The court has repeatedly emphasized the need for uniformity. See Am. Dredging Co. v. Miller, 510 U.S. 443 (1994); Offshore Logistics, Inc. v. Tallentire, 477 U.S. 207 (1986); Kossick v. United Fruit Co., 365 U.S. 731 (1961). Yamaha does not provide that state interests must always trump competing admiralty principles. See In re Amtrak Sunset Ltd. Train Crash in Bayou Canot, Ala. On Sept. 22, 1993, 121 F.3d 1415, 1424-25 (11th. Cir. 1997). Courts have declined to apply a parental immunity doctrine and interspousal immunity. See Szollosy v. Hyatt Com., 396 F. Sup. 2d 147 (D. Conn. 2005); Byrd v. Byrd, 657 F.2d 615 (4th Cir. 1981).2 Assumption of the risk is not a defense in admiralty. See Socony-Vacuum Oil Co. v. Smith, 305 U.S. 424 (1939); Nat'l Marine Serv., Inc. v. Petroleum Serv. Corp., 736 F.2d 272 (5th Cir. 1984).

Plaintiff's guardian's negligence may be asserted as related to foreseeability. See Williams v. BIC Corp., 771 So.2d 441 (Ala. 2000).


The court further notes that:

Striking an affirmative defense is proper only if the defense is "insufficient as a matter of law." Microsoft Corp. v. Jesse's Computers & Repair, Inc., 211 F.R.D. 681, 683 (M.D. Fla. 2002); Fed. R. Civ. P. 12.

When a case triggers the court's admiralty jurisdiction, it applies substantive maritime law; however, state law may sometimes still be applicable. See Jerome B. Grubart, Inc. v. Great Lakes Dredge & Dock Co., 513 U.S. 527, 534 (1995); Misener Marine Const., Inc. v. Norfolk Dredging Co., 594 F.3d 832, 837-38 (11th Cir. 2010); Yamaha Motor Corp., U.S.A. v. Calhoun, 516 U.S. 199, 206 (1996); Misener Marine Const., Inc. v. Norfolk Dredging Co., 594 F.3d 832, 839 n. 16 (11th Cir. 2010).
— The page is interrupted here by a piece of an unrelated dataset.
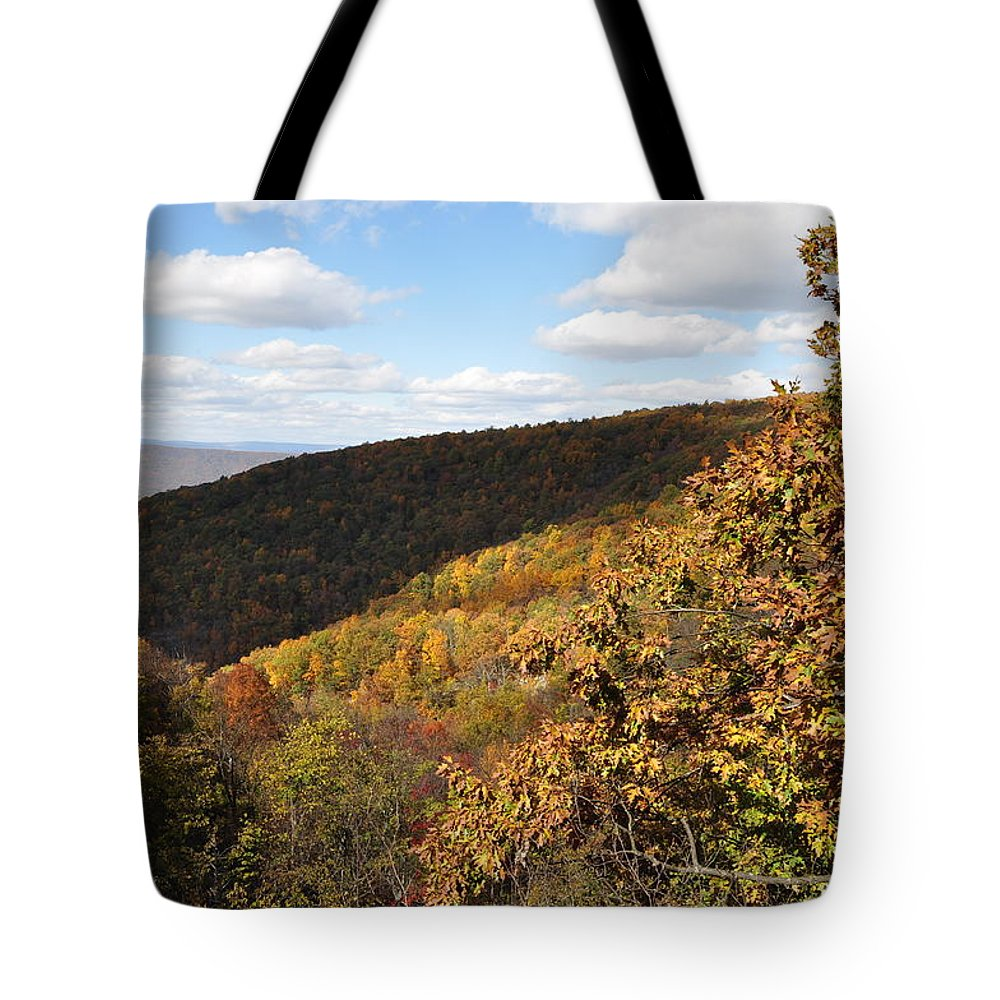 Shenandoah Tote Bag featuring the photograph Peak Foliage by Rachel Young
The assumption of the risk defense is not a bar to recovery in admiralty. See Edward Leasing Corp. v. Uhlig & Associates, Inc., 785 F.2d 877, 886 (11th Cir. 1986).

Comparative negligence applies to maritime torts. See Pope & Talbot v. Hawn, 346 U.S. 406, 408-09 (1953).

Alabama law bars the negligence of infants under seven and also bars the imputing to them the negligence of their guardians. See Jones v. Strickland, 77 So. 562, 565 (Ala. 1917); Proctor v. United States, 443 F. Supp. 133, 135 (N.D. Ala. 1977); Nunn v. Whitworth By & Through Whitworth, 545 So. 2d 766, 767 (Ala. 1989).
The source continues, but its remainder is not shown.